Beda Bangkok dan Jetak

3:45:00 PM Unknown 0 Comments



Bangkok dari Chao Phraya
Terlalu jauh memang membandingkan Bangkok yang ibukota Thailand dan Jetak yang cuma ibukota sebuah desa yang sulit dicari di Google Maps. Namun keduanya punya dua kesamaan, berawal dari peradaban tepi sungai.

Bangkok hingga kini masih setia dengan patron sungai sebagai seumber peradaban, sedangkan Jetak dan hampir semua wilayah Indonesia menyia-nyiakan sungai. Bangkok dengan segala beban modernisasinya tetap kukuh mengelola kebersihan sungai dan menambang banyak pundi-pundi uang dari keberadaan sungai.

Tengoklah Chao Phraya, sungai ini merupakan sungai terpenting dan terpanjang di negeri yang sempat diguncang demonstran kaos kuning tersebut. Sisa peradaban yang ada di sepanjang aliran sungai terpelihara dengan optimal dan jadi tujuan wisata paling populer di Kota Bangkok. Wat Arun, Wat Pho atau Reclining Budha Temple adalah salah satu bukti sahih kejayaan kerajaan ini.
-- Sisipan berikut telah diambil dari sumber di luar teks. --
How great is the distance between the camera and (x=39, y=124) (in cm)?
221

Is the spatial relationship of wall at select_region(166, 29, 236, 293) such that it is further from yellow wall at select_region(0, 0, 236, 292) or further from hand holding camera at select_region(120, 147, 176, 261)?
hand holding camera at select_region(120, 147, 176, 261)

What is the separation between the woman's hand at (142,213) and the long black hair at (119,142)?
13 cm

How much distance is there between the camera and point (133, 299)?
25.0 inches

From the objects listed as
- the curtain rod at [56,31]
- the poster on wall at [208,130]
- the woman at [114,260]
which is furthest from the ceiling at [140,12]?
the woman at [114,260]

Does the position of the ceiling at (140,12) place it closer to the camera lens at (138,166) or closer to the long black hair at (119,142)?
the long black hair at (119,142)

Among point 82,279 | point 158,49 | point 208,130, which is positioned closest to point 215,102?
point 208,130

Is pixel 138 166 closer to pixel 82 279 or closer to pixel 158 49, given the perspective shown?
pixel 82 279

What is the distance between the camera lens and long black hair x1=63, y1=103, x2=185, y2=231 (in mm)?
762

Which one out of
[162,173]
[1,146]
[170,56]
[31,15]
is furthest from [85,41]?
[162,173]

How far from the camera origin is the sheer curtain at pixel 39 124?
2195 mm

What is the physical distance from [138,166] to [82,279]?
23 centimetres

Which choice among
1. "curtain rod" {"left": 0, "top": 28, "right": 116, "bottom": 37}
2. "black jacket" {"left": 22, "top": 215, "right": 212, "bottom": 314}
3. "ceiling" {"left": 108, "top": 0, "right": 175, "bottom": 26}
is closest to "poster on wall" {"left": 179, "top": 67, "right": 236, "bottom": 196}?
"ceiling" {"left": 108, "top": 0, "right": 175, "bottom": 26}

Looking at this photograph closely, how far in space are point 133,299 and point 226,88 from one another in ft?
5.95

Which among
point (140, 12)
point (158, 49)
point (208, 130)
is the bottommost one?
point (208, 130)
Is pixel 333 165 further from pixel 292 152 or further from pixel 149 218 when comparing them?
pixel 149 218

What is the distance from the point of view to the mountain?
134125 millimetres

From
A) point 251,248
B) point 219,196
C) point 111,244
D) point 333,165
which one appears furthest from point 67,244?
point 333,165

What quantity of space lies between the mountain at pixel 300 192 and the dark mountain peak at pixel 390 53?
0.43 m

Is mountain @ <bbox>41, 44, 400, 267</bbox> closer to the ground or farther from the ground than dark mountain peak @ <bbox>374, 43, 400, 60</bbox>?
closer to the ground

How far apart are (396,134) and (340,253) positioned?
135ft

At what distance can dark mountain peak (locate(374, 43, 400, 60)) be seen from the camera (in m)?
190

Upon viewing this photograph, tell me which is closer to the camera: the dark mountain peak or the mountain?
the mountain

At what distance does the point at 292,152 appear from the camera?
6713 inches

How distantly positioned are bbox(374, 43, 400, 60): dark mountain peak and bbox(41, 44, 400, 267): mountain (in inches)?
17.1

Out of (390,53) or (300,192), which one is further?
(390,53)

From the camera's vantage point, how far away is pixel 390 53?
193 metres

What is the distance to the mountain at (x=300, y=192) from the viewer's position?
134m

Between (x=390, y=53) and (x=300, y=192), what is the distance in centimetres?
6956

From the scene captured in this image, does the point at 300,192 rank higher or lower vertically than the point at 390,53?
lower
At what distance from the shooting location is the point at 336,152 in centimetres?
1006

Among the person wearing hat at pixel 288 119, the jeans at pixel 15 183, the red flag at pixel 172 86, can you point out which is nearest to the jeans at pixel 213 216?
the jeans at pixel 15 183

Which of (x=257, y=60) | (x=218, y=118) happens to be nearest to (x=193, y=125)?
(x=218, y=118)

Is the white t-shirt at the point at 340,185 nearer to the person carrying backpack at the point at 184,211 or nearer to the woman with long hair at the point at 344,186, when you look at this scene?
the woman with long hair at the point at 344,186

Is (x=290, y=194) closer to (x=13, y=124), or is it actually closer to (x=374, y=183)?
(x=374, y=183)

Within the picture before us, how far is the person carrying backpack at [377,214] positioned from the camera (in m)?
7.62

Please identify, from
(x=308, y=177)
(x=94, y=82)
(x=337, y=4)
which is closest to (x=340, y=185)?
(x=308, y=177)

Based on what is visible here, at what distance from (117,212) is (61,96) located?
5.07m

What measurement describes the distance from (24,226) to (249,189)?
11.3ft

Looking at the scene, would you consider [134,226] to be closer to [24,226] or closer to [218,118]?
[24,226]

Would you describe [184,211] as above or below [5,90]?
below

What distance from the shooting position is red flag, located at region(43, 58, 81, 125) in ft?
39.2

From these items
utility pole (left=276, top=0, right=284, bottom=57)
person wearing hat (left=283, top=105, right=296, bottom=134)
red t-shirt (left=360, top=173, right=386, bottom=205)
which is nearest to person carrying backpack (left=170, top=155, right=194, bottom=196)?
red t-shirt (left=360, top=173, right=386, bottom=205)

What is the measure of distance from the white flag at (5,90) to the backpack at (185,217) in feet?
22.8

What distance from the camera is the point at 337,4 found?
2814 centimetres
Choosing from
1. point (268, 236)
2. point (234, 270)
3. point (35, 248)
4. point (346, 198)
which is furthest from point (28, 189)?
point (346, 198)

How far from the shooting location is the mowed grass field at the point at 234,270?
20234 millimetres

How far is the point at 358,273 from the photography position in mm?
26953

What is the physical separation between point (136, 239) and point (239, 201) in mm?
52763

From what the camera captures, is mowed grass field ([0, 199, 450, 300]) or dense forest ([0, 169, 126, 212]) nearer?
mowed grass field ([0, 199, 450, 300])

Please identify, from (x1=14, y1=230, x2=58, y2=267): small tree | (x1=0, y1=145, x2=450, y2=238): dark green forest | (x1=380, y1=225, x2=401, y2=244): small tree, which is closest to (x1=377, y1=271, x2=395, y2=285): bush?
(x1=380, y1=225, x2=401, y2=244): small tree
Semuanya berpadu selaras dengan kuatnya budaya masyarakat yang tetap bertahan dengan akar yang ditanamkan leluhur. Modernisasi memang mereka rangkul dengan maksimal, namun akar budaya bangsa tidak sedikitpun mereka jauhi. Tengok saja bagaimana mereka tetap memercayai bahwa patin putih yang ada di sungai tersebut tetaplah suci. Maka, tak heran jika kelebatan ikat patin sebesar paha anak-anak menjadi atraksi yang disuguhkan pihak Thailand kepada pengunjung. Sebuah hal yang di Jetak sana dianggap lelucon dan ahli neraka jika mengeramatkan sesuatu.
Tempat suci dimana Ikan Patin disucikan

Di Jetak sana, semua hal terkait leluhur adalah lelucon yang dikembangkan demi mengekang pertumbuhan anak yang mengkhawatirkan. Semua hanya bualan demi menakuti anak-anak. Yang kemarat dan disucikan hilang ditelan kemampuan olah pikir penduduknya yang setiap hari memelototi televisi dan handphone. Sebuah benda yang lebih keramat bahkan dari buku pelajaran sekalipun.

Kembali menyusuri Bangkok, maka kembali akar mereka sebagai bangsa tetap dipelihara meski deretan transportasi modern membelah kota. MRT, Subway, bus gratis bagi warganya, tuk-tuk, dan ojek tak menggoyahkan sungai sebagai urat nadi perekonomian. Dua objek suci di atas sengaja dibuat lebih baik dilalui wisatawan dengan air daripada jalur darat. Selain demi memaksimalkan peran sungai, dengan meramaikan jalur ini berarti tetap melestarikan warisan tak terhingga leluhur sekaligus memaksimalkan pendapatan mereka yang mengais rezeki dari sungai.

Sungai Tetap Eksis
Bahkan di malam hari, kemeriahan sungai tetap terjaga hingga pukul 10.00 malam. Kebetulan kami berkesempatan menikmati makan malam di atas kapal pesiar kecil khusus untuk moda sungai Chao Phraya. Sekali lagi kami merasakan betapa masyarakat yang membebaskan warganya operasi kelamin ini begitu meresapi warisan leluhur mereka.

Harus Tetap Berjuang Membersihkan
Sungai yang tetap terjaga dari sampah, kapal dan perahu yang siap sedia mengantar tamu, dan larangan yang usianya ratusan tahun tetap terjaga adalah cermin betapa dengan bersikap teguhpun rezeki tetap bisa diraih. Sebuah hal langka di negara yang mengaku mayoritas Muslim ini. Semua tradisi dan aturan dilabrak semata demi uang.

Tengok saja Cigunung yang luluh lantak hingga ikan-ikannya susah dicari. Meski terdapat aneka larangan agar keselamatan terjaga, sudah lelah rasanya melihat mereka yang dengan rakus mengeruk ikan-ikan membombardir sungai dengan aneka racun.